**Selected excerpt**
◇ ◇ ◇ ◇ ◇ ◇ ◇

Pastry beers, crafted to present classic dessert flavor profiles, are some of the most popular in the country, commanding the highest prices and generating the most buzz among beer geeks

When it comes to craft beer, the India pale ale is king. IPA in its many iterations—West Coast, hazy, imperial, session and fruited to name but a few—has been the top-selling style of beer in the U.S. for a decade. In recent years, that bold, hop-driven beer subsect has seen its greatest competition come in the form of lower-alcohol, easy-drinking lagers, including those of the low-calorie ilk, which are experiencing an industry-wide renaissance.

Given the above, it would surprise many casual drinkers to learn that the lion’s share of the beers that are most sought after by nth-degree craft fans belong to a stylistic subsect known as “pastry beers.”

This niche class of beers is crafted to convey familiar dessert flavor profiles in liquid form. Its origins trace back to the pastry stout. In most cases, these beers achieve confectionery character from lactose. This unfermentable, dairy-derived “milk sugar” lends added sweetness and contributes a silken viscosity similar to melted ice cream. Additional dessert flavors are introduced by using everything from chocolate, vanilla, maple, fruit and spices to candy, sugary breakfast cereal or baked goods such as doughnuts, cookies and cinnamon rolls, which are added during the beer-making process.

Pastry beers are the most indulgent on the market. Most are limited releases that aren’t available year-round or sometimes ever again. They command some of the highest prices, particularly varieties aged for prolonged periods in spirit barrels. This is especially true on the secondary beer market where some can sell for hundreds of dollars per bottle. That online arena is one of the few places to procure many of these beers, which are typically sold through individual breweries’ members-only fan clubs or via presales that sometimes involve a lottery system to gain access due to exorbitant demand.

◇ ◇ ◇ ◇ ◇ ◇ ◇

**Entries supplied**
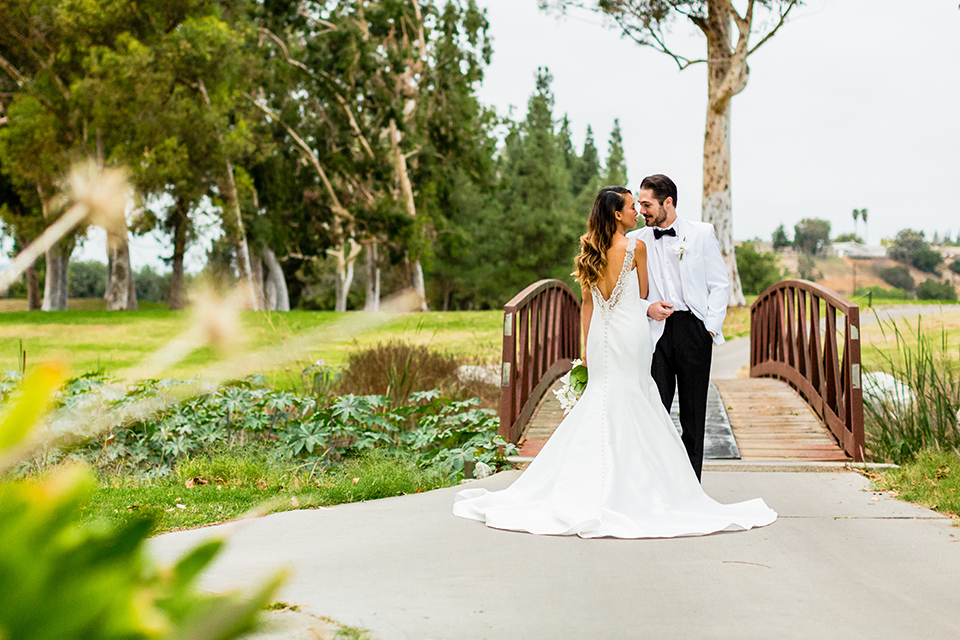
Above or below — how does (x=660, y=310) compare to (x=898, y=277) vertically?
below

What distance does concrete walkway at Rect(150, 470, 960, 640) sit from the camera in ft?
10.0

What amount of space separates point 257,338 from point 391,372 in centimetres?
791

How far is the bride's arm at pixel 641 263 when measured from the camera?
5375 mm

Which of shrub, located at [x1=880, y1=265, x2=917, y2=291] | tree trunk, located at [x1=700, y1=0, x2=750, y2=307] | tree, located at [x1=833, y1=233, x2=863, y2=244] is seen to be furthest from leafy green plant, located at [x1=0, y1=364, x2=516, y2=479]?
tree, located at [x1=833, y1=233, x2=863, y2=244]

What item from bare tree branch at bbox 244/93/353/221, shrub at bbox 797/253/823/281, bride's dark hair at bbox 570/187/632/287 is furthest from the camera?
shrub at bbox 797/253/823/281

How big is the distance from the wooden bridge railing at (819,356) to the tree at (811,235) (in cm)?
8632

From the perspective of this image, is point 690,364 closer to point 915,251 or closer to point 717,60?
point 717,60

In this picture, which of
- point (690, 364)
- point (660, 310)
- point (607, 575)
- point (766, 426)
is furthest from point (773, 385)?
point (607, 575)

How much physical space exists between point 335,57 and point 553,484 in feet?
81.5

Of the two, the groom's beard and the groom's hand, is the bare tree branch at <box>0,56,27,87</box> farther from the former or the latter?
the groom's hand

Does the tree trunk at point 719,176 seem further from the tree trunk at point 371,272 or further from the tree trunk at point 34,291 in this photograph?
the tree trunk at point 34,291

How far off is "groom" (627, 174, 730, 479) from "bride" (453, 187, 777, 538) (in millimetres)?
199

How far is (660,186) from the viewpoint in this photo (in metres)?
5.49

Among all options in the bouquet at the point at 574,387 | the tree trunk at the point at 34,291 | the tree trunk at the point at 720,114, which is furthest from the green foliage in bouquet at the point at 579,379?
the tree trunk at the point at 34,291
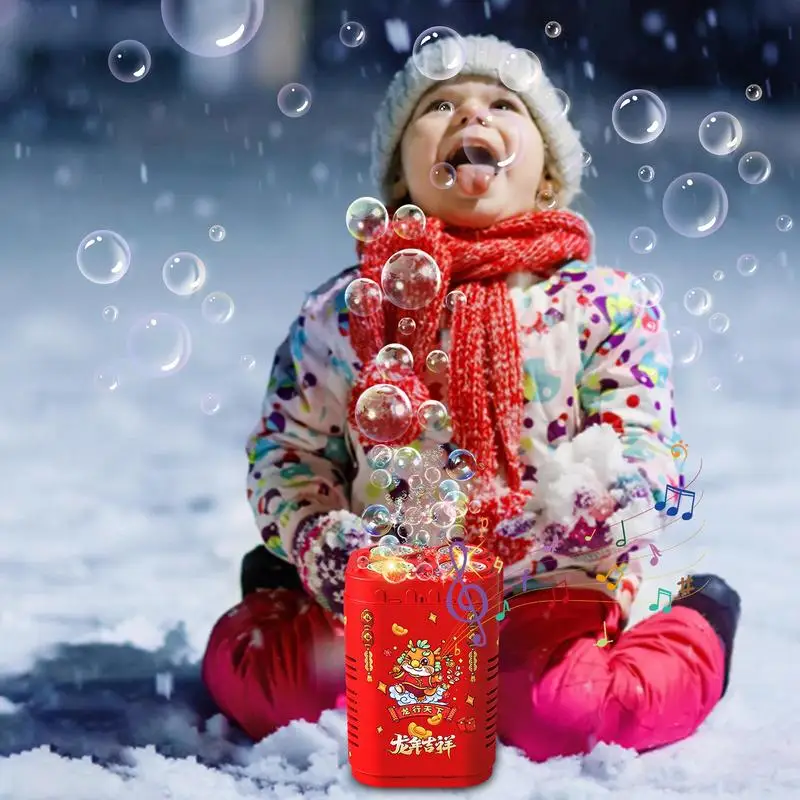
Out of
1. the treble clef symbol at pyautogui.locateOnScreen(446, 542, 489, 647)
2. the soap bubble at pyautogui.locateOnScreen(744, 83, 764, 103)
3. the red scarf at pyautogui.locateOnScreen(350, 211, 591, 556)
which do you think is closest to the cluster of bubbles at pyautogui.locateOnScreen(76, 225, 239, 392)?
the red scarf at pyautogui.locateOnScreen(350, 211, 591, 556)

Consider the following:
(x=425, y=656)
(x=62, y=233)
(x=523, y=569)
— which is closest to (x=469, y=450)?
(x=523, y=569)

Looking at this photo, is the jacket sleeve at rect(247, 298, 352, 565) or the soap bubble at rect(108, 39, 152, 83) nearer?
the jacket sleeve at rect(247, 298, 352, 565)

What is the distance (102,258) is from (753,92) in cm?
127

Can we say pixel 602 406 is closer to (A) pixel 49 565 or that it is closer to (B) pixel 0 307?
(A) pixel 49 565

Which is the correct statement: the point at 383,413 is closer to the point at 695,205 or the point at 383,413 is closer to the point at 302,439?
the point at 302,439

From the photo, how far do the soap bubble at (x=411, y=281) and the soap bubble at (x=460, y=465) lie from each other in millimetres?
158

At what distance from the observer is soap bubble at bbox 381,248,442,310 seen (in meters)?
1.25

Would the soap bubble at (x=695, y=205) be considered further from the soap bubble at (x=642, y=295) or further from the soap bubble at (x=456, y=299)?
the soap bubble at (x=456, y=299)

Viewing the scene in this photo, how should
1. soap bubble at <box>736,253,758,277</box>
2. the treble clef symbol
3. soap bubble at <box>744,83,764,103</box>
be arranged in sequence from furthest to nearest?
1. soap bubble at <box>744,83,764,103</box>
2. soap bubble at <box>736,253,758,277</box>
3. the treble clef symbol

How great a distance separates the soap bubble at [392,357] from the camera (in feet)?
4.17

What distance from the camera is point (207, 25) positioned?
1.39 metres

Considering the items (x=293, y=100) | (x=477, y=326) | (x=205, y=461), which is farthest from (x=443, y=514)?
(x=205, y=461)

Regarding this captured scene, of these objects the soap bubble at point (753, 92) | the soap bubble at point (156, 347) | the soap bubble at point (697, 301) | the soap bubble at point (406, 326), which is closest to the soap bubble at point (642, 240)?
the soap bubble at point (697, 301)

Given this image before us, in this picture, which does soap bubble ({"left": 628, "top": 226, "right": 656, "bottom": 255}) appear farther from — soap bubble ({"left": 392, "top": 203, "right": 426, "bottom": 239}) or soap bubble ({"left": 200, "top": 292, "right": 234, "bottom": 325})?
soap bubble ({"left": 200, "top": 292, "right": 234, "bottom": 325})
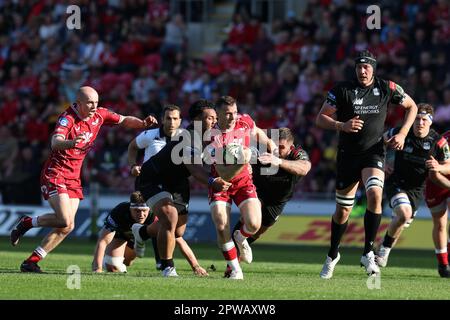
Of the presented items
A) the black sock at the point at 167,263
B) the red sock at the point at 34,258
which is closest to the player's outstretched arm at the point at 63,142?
the red sock at the point at 34,258

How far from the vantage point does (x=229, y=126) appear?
13.4 metres

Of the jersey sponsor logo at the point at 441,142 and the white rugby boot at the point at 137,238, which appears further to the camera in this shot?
the jersey sponsor logo at the point at 441,142

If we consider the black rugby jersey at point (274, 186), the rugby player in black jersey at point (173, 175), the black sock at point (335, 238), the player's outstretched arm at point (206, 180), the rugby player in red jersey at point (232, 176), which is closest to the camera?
the player's outstretched arm at point (206, 180)

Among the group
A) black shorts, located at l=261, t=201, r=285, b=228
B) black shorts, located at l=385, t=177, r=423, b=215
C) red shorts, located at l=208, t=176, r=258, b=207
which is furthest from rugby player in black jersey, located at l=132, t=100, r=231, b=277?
black shorts, located at l=385, t=177, r=423, b=215

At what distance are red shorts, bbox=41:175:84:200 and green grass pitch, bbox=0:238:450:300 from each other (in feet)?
3.41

◇ ◇ ◇ ◇ ◇ ◇ ◇

**Instructions for the task**
Carry on the text about pastry beers, writing on from its last sentence. The records are a separate body of material and have nothing to do with the text on pastry beers.

**Reply to the task**
“People love desserts, and pastry beers satisfy that craving while drinking alcohol,” says Derek Gallanosa, head brewer for Moksa Brewing, a prominent producer of modern beer styles in Rocklin, California. Prior to moving to that Sacramento suburb in 2017, Gallanosa rose to prominence brewing pastry stouts at Abnormal Beer Co. in Rancho Bernardo. “I first started noticing dessert-inspired beers in the market around 2008, but the rise of the style was around 2012. At that time, they were novelty beers that were brewery-only limited releases aimed at a niche market, but as time progressed, breweries started to see the interest in these styles among the general public.”

Dessert beers, especially ones aged in bourbon barrels, usually have a high ABV (alcohol-by-volume), like Abnormal Beer Co.’s 14.8 percent barrel-aged Makaveli imperial stout, (photo, Eduardo Contreras, San Diego Union-Tribune)

Gallanosa credits international brewing operation Mikkeller (which operates a tasting room in San Diego’s Little Italy) and U.S. brewing companies Prairie Artisan Ales and The Bruery for pioneering pastry beers. Examples include Mikkeller’s Træblod bourbon barrel-aged maple- and coffee-infused stouts, multiple versions of which are released annually with different flavor profiles that have included mint chocolate, Bananas Foster and blueberry waffle. Prairie’s coffee, vanilla, cacao nib and chile-infused stout, Bomb!, was an industry forerunner along with The Bruery’s broad portfolio of sweet, high-octane stouts like its bourbon-barrel-aged, hazelnut-infused Grey Monday, which gave way to an entire Bakery series emulating baked goods.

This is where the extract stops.